▶ TEXT EXTRACT
******************************

# Mini iPad over Kindle Fire?



## Guest (Dec 19, 2011)

Hey everyone,

A few days ago I came across some news that state apparently Apple are looking to innovate a 'Mini iPad' in retaliation to the mass demand for the Kindle Fire. 

In my opinion, if the Mini iPad somehow isn't priced relatively level to the Fire, I do not think this will cause much of a problem to Amazon sales in terms of competition. What do you guys think of the Mini iPad idea? Do you think it will challenge the Kindle?


----------



## Shastastan (Oct 28, 2009)

swiftness91 said:


> Hey everyone,
> 
> A few days ago I came across some news that state apparently Apple are looking to innovate a 'Mini iPad' in retaliation to the mass demand for the Kindle Fire.
> 
> In my opinion, if the Mini iPad somehow isn't priced relatively level to the Fire, I do not think this will cause much of a problem to Amazon sales in terms of competition. What do you guys think of the Mini iPad idea? Do you think it will challenge the Kindle?


The price will have to be lower than the Fire's for the new demand.


----------



## Guest (Dec 19, 2011)

******************************

▶ DATASET EXCERPTS

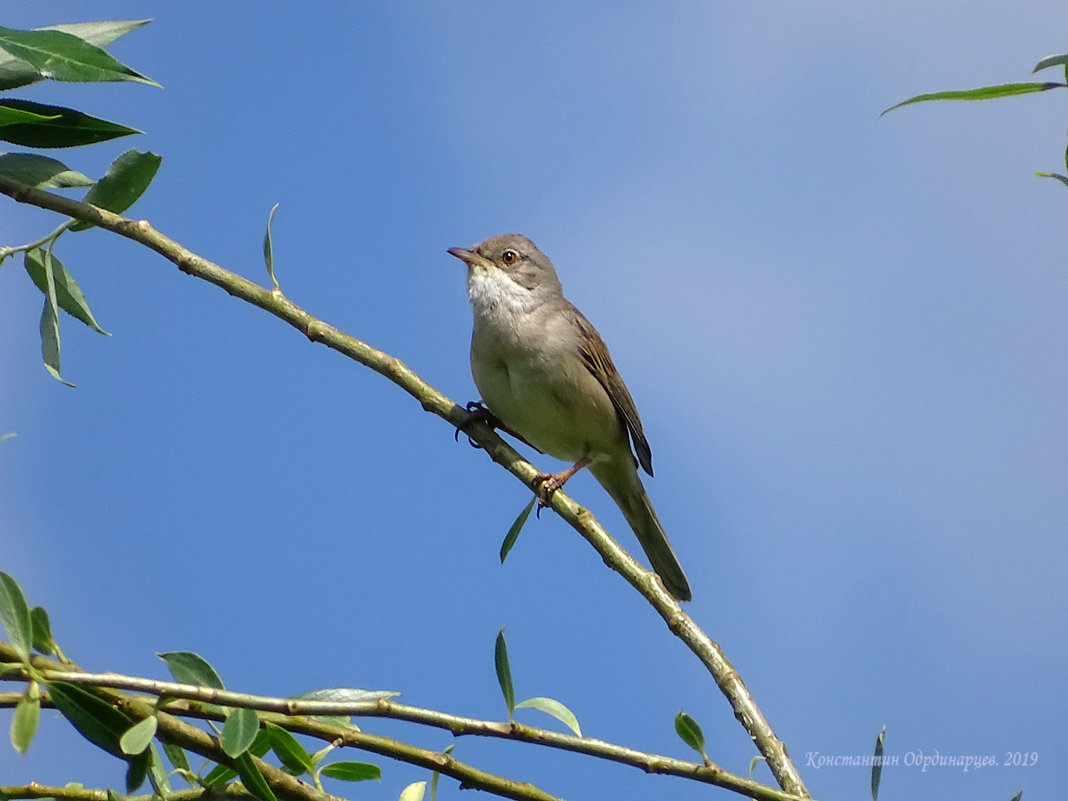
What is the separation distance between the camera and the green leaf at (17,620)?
1793mm

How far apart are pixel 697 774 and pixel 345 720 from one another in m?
0.70

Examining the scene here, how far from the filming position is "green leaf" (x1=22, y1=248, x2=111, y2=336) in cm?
278

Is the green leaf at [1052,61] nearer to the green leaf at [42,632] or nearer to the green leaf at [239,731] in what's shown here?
the green leaf at [239,731]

******************************

Can you repeat the Mini iPad thread word for word between "## Shastastan (Oct" and "the new demand.", inclusive?

▶ WRITTEN REPLY
## Shastastan (Oct 28, 2009)

swiftness91 said:


> Hey everyone,
> 
> A few days ago I came across some news that state apparently Apple are looking to innovate a 'Mini iPad' in retaliation to the mass demand for the Kindle Fire.
> 
> In my opinion, if the Mini iPad somehow isn't priced relatively level to the Fire, I do not think this will cause much of a problem to Amazon sales in terms of competition. What do you guys think of the Mini iPad idea? Do you think it will challenge the Kindle?


The price will have to be lower than the Fire's for the new demand.